[start INFORMATION SHOWN]

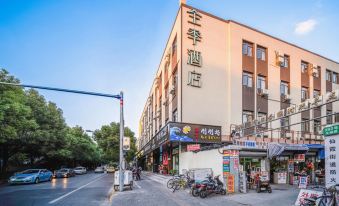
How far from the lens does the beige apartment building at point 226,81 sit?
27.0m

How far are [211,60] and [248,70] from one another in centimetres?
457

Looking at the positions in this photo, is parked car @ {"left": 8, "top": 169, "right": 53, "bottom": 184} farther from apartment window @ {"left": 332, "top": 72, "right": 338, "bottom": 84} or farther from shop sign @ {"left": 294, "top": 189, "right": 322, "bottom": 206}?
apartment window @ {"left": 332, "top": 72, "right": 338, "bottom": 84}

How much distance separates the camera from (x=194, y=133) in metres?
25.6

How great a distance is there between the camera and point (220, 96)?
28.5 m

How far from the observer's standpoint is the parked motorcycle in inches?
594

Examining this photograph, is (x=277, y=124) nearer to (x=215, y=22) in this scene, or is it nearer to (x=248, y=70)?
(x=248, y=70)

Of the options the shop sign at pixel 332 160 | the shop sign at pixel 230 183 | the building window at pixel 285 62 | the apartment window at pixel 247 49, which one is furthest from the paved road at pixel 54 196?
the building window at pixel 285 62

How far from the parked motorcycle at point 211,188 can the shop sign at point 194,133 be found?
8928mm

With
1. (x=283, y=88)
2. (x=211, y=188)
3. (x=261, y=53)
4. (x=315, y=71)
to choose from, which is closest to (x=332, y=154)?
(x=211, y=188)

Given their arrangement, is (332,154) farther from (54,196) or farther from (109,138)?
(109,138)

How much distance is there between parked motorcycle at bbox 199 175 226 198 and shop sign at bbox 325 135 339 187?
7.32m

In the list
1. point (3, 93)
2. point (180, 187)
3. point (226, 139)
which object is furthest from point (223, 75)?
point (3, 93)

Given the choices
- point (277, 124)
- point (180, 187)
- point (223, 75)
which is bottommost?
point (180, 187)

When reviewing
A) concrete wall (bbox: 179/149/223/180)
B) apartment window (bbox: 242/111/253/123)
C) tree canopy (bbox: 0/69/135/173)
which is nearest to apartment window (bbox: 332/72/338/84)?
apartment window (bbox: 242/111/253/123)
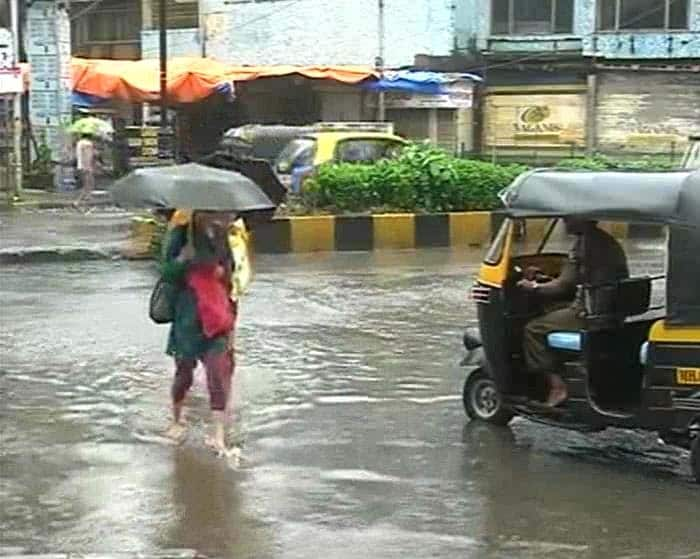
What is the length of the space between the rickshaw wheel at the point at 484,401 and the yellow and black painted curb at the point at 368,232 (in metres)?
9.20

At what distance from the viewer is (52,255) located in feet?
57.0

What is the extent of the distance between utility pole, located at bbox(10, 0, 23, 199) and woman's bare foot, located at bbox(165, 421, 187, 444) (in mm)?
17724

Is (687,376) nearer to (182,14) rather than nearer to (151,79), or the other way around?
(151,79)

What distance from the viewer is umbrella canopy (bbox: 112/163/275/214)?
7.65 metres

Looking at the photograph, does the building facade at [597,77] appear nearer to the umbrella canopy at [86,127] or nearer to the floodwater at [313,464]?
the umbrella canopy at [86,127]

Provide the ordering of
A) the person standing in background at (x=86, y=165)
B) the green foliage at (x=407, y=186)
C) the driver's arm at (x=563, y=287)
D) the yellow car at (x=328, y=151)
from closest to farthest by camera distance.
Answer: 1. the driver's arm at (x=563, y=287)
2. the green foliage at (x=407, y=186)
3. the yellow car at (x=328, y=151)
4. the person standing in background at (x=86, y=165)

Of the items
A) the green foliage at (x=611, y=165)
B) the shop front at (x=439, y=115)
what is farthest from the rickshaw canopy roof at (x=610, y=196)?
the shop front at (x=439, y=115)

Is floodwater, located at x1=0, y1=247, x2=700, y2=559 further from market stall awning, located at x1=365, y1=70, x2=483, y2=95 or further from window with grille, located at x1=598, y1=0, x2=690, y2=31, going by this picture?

[end INFORMATION SHOWN]

YOUR TASK>
Copy out the listing word for word, starting with the line containing "Provide the ordering of" and continuing through the line containing "2. the green foliage at (x=407, y=186)".

THE ANSWER>
Provide the ordering of
A) the person standing in background at (x=86, y=165)
B) the green foliage at (x=407, y=186)
C) the driver's arm at (x=563, y=287)
D) the yellow car at (x=328, y=151)
from closest to farthest by camera distance.
Answer: 1. the driver's arm at (x=563, y=287)
2. the green foliage at (x=407, y=186)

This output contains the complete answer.